Hingga kini, perihal menggelar hajatan di bulan Suro menjadi sebuah mitos atau fakta masih menjadi perdebatan, terutama di kalangan suku Jawa yang masih kental akan adatnya. Masyarakat Jawa memiliki pandangan bahwa hajatan di bulan Suro atau Muharram adalah sesuatu yang dilarang. Hal ini karena tercatat dalam beberapa primbon Jawa.
Seperti Primbon Jawa Serbaguna karya R Gunasasmita dan Primbon Betaljemur Adammakna yang menyebutkan agar tidak melaksanakan pernikahan dan hajat lainnya. Karena bila tetap menggelar hajatan akan mengalami kesukaran hidup dan rumah tangganya akan sering mengalami pertengkaran.
Pada umumnya, masyarakat Jawa menghindari bulan Suro untuk menyelenggarakan pesta pernikahan, sebab bulan itu dipercaya sebagai bulan penuh keprihatinan. Jadi, masyarakat Jawa cenderung menghindari untuk berpesta.
Larangan ini terkait dengan tragedi Karbala. Peristiwa itu menewaskan cucu kesayangan Nabi Muhammad SAW, Husain bin Ali bin Abi Thalib. Husein meninggal dalam perang melawan tentara Yazid bin Muawiyah dari Dinasti Ummayyah yang terjadi di dekat Sungai Efrat, 10 Muharram 61 Hijriah atau 10 Oktober 680 Masehi.
Baca Juga : Hukum Menikah di Bulan Muharram
Pada umumnya, orang Jawa salah dalam menganggap larangan menikah sepanjang bulan Suro. Karena berdasarkan perhitungan primbon selaki rabi, pada dasarnya setiap bulan diperbolehkan menikah. Namun memang ada beberapa tanggal dan hari yang dianggap pantangan.
Selain itu, sebagian masyarakat Jawa masih mempercayai hitungan hari atau bulan baik dan tidak baik dalam melakukan berbagai kegiatan, terutama kegiatan penting seperti pernikahan.
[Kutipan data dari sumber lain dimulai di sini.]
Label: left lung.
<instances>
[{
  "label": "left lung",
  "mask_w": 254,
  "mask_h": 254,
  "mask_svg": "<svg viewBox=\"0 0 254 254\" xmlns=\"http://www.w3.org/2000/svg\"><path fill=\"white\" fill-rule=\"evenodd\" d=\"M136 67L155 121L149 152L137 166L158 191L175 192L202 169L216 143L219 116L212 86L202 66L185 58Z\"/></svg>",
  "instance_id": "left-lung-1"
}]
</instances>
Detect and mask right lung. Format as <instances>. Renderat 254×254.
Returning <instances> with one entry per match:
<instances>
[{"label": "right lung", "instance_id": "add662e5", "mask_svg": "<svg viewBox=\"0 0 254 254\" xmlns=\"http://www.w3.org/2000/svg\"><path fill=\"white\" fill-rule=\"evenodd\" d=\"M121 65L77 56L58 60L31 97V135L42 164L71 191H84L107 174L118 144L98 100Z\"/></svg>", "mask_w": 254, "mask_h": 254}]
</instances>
Adapun hitungan hari atau bulan baik dan tidak baik dapat dilihat pada primbon.
Jadi, perkara larangan menikah di bulan Suro ini mitos atau fakta, jika dilihat dari kacamata Islam, hal ini adalah mitos. Karena faktanya, Rasulullah SAW menikahi Siti Aisyah RA pada bulan Muharram.
Hal itu dilakukan juga untuk mematahkan mitos soal larangan menikah di bulan Muharram pada zaman jahiliyyah. Terkait keputusan untuk memilih hendak menikah atau tidak di bulan Muharram itu juga kembali kepada pribadi masing-masing.